Выбрать главу

— Ерунда ведь.

— Никогда. Очень тонкая штука и знание большого света… Хочешь? Попробуем.

И Шацкий, улегшись на другой диван, взял «Рокамболя» и начал читать. Пробило час, два, три, четыре, пять, пока, наконец, приятели оторвались от чтения.

— Такая чушь, — сказал, потягиваясь, Карташев, — а не оторвешься.

— А-га! Я тебе говорил. Теперь отправимся к Мильбрету и после обеда опять за чтение.

— Отлично.

По возвращении с обеда приятели опять расположились на диванах и продолжали чтение. Когда в коридоре пробило восемь часов, Шацкий отложил книгу и сказал:

— Ну, а теперь, Артур, пора в театр.

Карташев нерешительно встал, нерешительно оделся вслед за Шацким и только на лестнице сделал слабую попытку воспротивиться:

— Что ж это — каждый день?

— Мой друг, что за счеты между порядочными людьми.

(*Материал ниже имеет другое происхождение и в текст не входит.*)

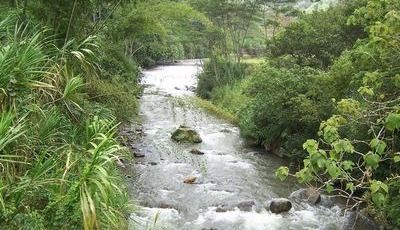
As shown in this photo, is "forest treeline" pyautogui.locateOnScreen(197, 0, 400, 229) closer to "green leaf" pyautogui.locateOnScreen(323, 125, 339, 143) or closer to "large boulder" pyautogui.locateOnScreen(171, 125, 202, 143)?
"green leaf" pyautogui.locateOnScreen(323, 125, 339, 143)

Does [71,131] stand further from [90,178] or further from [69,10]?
[69,10]

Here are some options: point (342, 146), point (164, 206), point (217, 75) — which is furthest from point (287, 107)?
point (217, 75)

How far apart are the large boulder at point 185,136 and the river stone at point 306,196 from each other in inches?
226

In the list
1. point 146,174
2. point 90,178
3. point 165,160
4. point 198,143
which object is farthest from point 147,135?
point 90,178

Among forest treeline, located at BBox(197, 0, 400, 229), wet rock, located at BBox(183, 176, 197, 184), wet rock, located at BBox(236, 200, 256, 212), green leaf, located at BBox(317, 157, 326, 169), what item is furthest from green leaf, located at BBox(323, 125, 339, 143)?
wet rock, located at BBox(183, 176, 197, 184)

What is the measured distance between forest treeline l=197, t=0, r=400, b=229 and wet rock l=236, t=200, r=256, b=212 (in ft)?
5.34

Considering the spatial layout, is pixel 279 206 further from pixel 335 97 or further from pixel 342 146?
pixel 342 146

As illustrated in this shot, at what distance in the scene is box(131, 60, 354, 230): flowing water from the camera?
8680 mm

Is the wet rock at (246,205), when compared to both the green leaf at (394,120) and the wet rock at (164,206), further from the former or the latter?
the green leaf at (394,120)

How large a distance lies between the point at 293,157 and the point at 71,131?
25.1 feet

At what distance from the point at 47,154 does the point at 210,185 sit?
5.62 metres

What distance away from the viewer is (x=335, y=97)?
11336 mm

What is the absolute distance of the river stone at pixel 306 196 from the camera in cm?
980

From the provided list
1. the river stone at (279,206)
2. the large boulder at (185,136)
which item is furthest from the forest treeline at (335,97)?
the large boulder at (185,136)
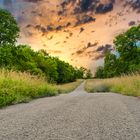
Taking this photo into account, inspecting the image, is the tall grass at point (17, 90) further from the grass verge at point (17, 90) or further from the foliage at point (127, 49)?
the foliage at point (127, 49)

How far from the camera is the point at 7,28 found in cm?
5972

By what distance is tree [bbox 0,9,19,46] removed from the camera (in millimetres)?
58812

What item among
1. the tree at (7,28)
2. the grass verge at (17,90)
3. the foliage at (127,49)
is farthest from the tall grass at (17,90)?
the foliage at (127,49)

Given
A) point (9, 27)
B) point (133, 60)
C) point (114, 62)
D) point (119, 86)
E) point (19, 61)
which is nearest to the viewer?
point (119, 86)

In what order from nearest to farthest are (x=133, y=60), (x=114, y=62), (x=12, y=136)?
(x=12, y=136) → (x=133, y=60) → (x=114, y=62)

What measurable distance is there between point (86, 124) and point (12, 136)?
1677 mm

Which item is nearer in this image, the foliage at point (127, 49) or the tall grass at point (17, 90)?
the tall grass at point (17, 90)

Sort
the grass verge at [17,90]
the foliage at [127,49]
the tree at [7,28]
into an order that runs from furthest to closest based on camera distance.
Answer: the foliage at [127,49] → the tree at [7,28] → the grass verge at [17,90]

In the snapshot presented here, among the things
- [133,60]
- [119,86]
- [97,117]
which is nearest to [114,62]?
[133,60]

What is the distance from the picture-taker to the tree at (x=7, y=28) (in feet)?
193

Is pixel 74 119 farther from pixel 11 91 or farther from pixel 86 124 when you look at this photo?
pixel 11 91

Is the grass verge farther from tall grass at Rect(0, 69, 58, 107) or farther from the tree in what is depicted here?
the tree

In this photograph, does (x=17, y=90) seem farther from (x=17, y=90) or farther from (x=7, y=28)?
(x=7, y=28)

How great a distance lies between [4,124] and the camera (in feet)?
23.6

И, покатившись от смеха, Шацкий схватил за руку смеявшегося Карташева и весело потащил его за собой по лестнице.

— Надо хоть pince-nez купить, — сказал Карташев, — а то плохо видно.

— А-а… это необходимо!

— А ты?

— Я хорошо вижу, мой друг.

Раздевавший их у Берга солдат назвал Карташева, как и Шацкого: «Ваше сиятельство».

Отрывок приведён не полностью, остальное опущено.